Shifting priorities in Washington threaten to further erode labor standards. In 2024, U.S. Immigration and Customs Enforcement (ICE) had a $4.5 billion budget for “enforcement and removal operations.” That was approximately 15 times higher than WHD’s budget of $315 million, and the gap is expected to grow in the years to come.

The Workplace Justice Lab report warns that immigration crackdowns could harm the economy. Citing research by scholars at the University of Colorado Denver and elsewhere, the report warns that deportations – and the fear of deportations – could keep immigrant workers home, worsening labor shortages in the home health care, construction and agriculture industries, driving down employment and wages for U.S.-born workers and raising prices for consumers.

“The priorities of the federal government are not aligned with the problem it ostensibly wants to solve,” said Daniel J. Galvin, director of the Workplace Justice Lab @ Northwestern University and one of the report’s co-authors. “If the goal is to help U.S. workers, we should prioritize labor standards enforcement, not mass deportations.”

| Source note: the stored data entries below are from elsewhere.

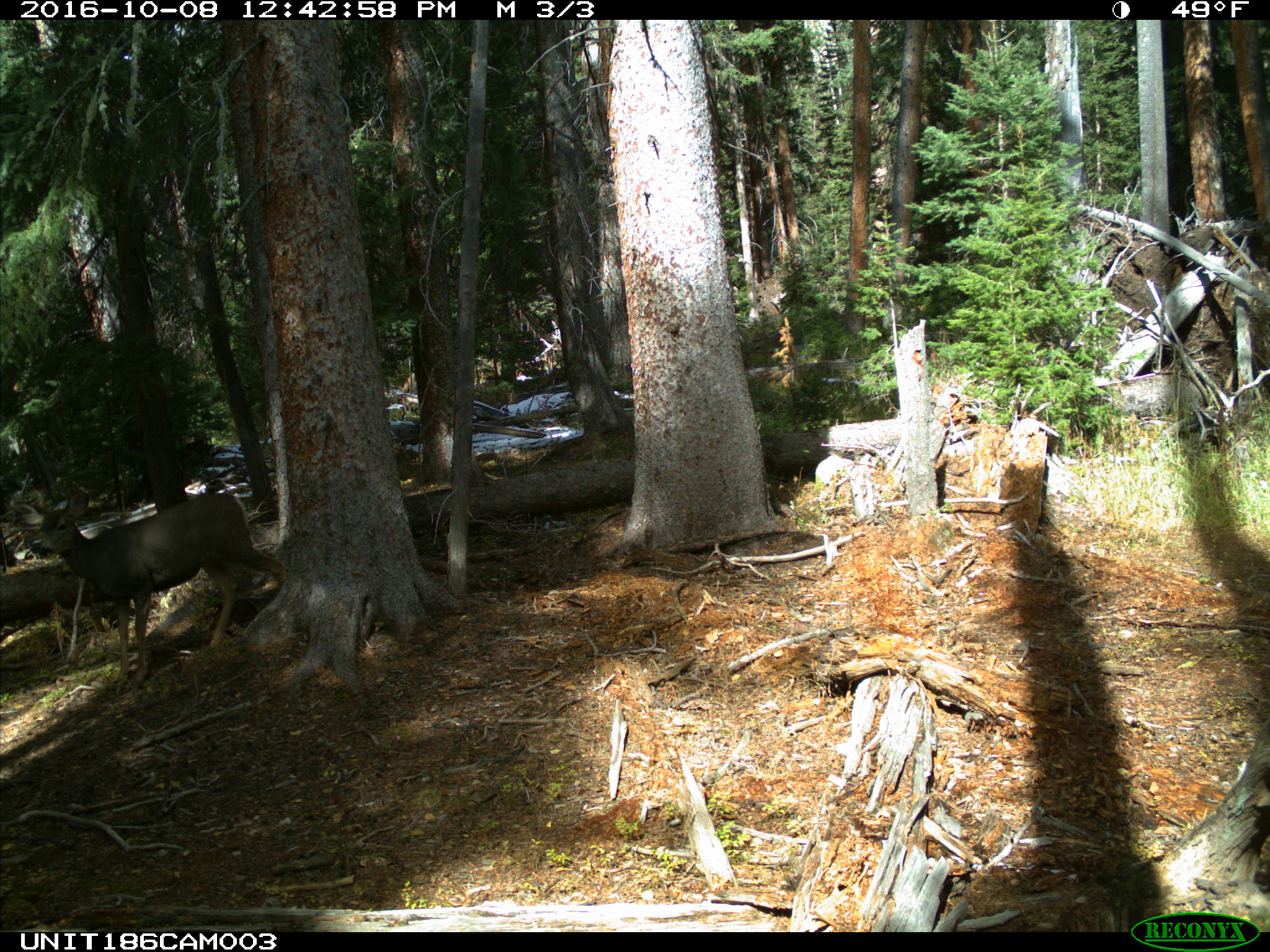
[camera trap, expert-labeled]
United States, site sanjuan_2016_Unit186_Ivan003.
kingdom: Animalia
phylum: Chordata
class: Mammalia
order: Artiodactyla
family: Cervidae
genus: Odocoileus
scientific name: Odocoileus hemionus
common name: mule deer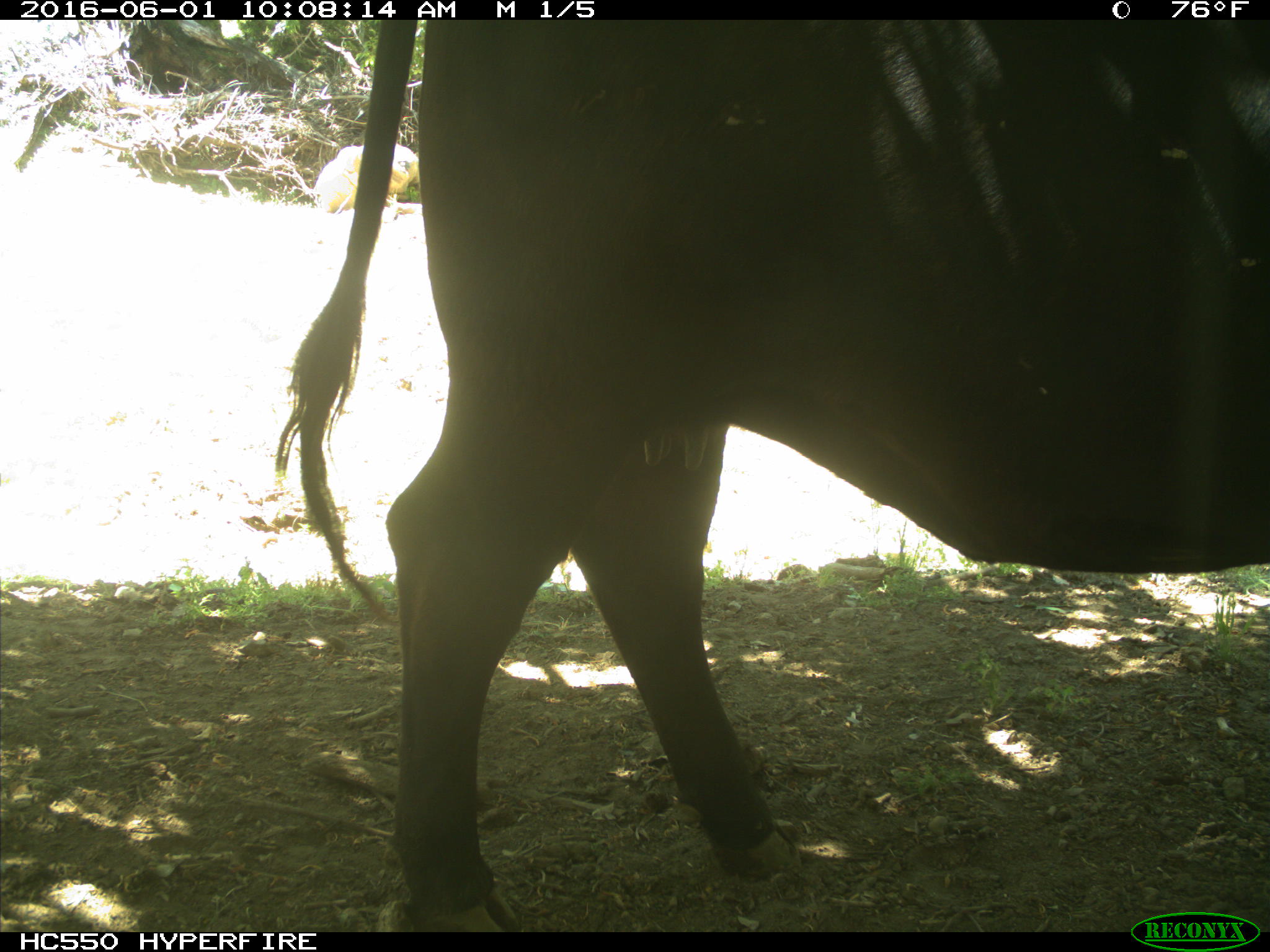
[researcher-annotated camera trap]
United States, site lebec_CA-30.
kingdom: Animalia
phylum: Chordata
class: Mammalia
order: Artiodactyla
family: Bovidae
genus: Bos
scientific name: Bos taurus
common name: domestic cow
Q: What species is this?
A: Bos taurus (domestic cow).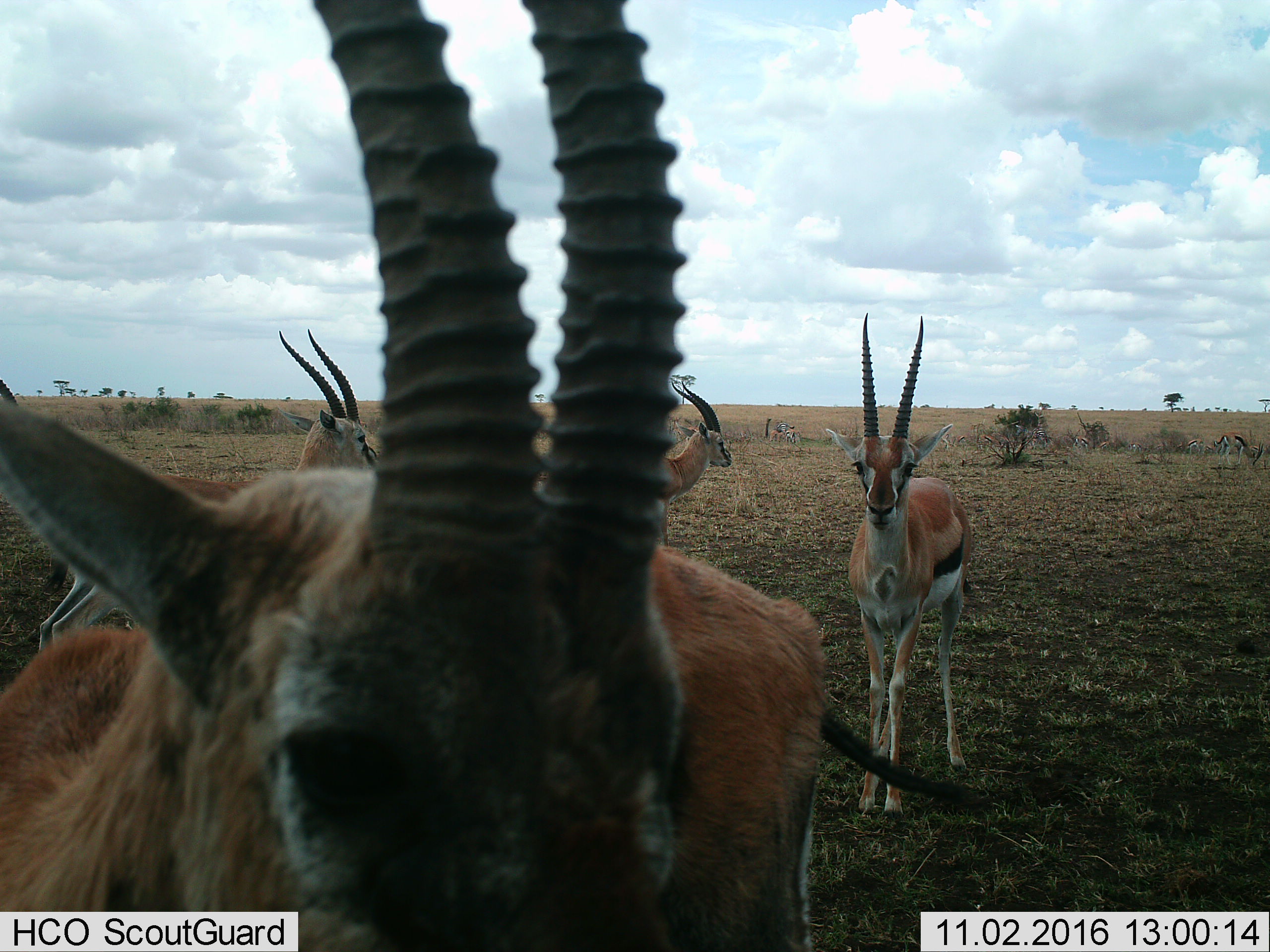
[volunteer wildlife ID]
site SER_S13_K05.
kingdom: Animalia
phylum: Chordata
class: Mammalia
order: Artiodactyla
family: Bovidae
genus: Eudorcas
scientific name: Eudorcas thomsonii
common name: thomson's gazelle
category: gazellethomsons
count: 11-50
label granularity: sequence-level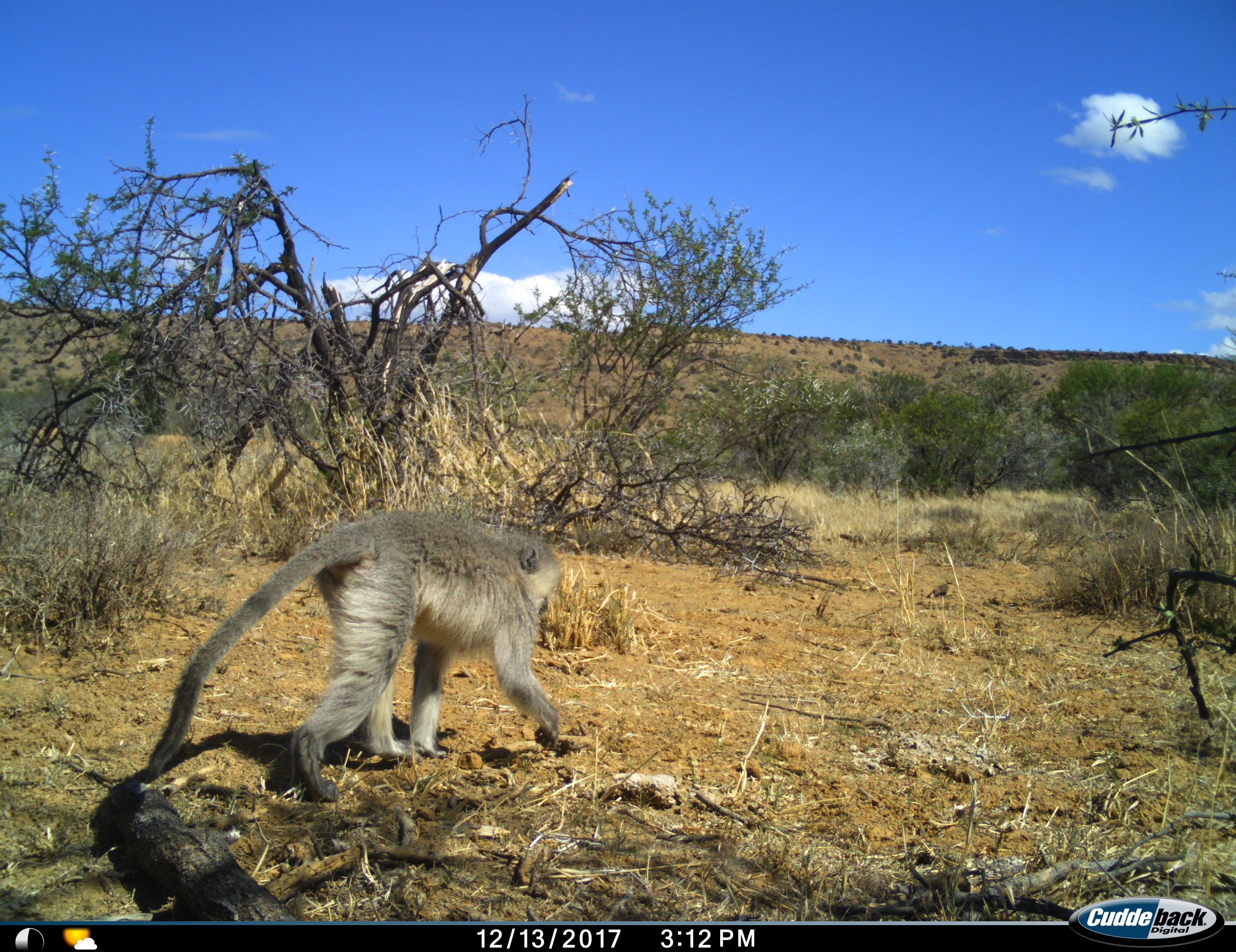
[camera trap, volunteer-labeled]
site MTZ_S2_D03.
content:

Despite the inadequate size of its staff, WHD recovered $273 million in back wages and damages for nearly 152,000 workers in 2024. If the federal government funded WHD on the scale it funds ICE, the report estimates that the agency would be able to recover more than $4 billion for workers every year.

About the Report

This report combines new Workplace Justice Lab research with wage theft data from Galvin’s book, “Alt-Labor and the New Politics of Workers’ Rights.”

About the Researchers

Jake Barnes is the research program manager of the Workplace Justice Lab @ Rutgers University.

Janice Fine is the director of the Workplace Justice Lab @ Rutgers University and a professor of labor studies and employment relations in the School of Management and Labor Relations at Rutgers.

Daniel J. Galvin is the director of the Workplace Justice Lab @ Northwestern University, a professor of political science and a faculty fellow at the Institute for Policy Research at Northwestern.

Jenn Round is the director of the labor standards enforcement program in the Workplace Justice Lab @ Rutgers University and formerly led enforcement at the Seattle Office of Labor Standards.

Hana Shepherd is a senior researcher in the Workplace Justice Lab @ Rutgers University and an associate professor of sociology in the School of Arts and Sciences at Rutgers.

About Us

The Workplace Justice Lab is a multi-institutional partnership that conducts research on workers’ rights and economic inequality and collaborates with state and local government agencies as well as worker centers, unions and legal nonprofits. It is anchored by the Workplace Justice Lab @ Rutgers University and includes the Workplace Justice Lab @ Northwestern University and the Pilipino Workers Center of Southern California.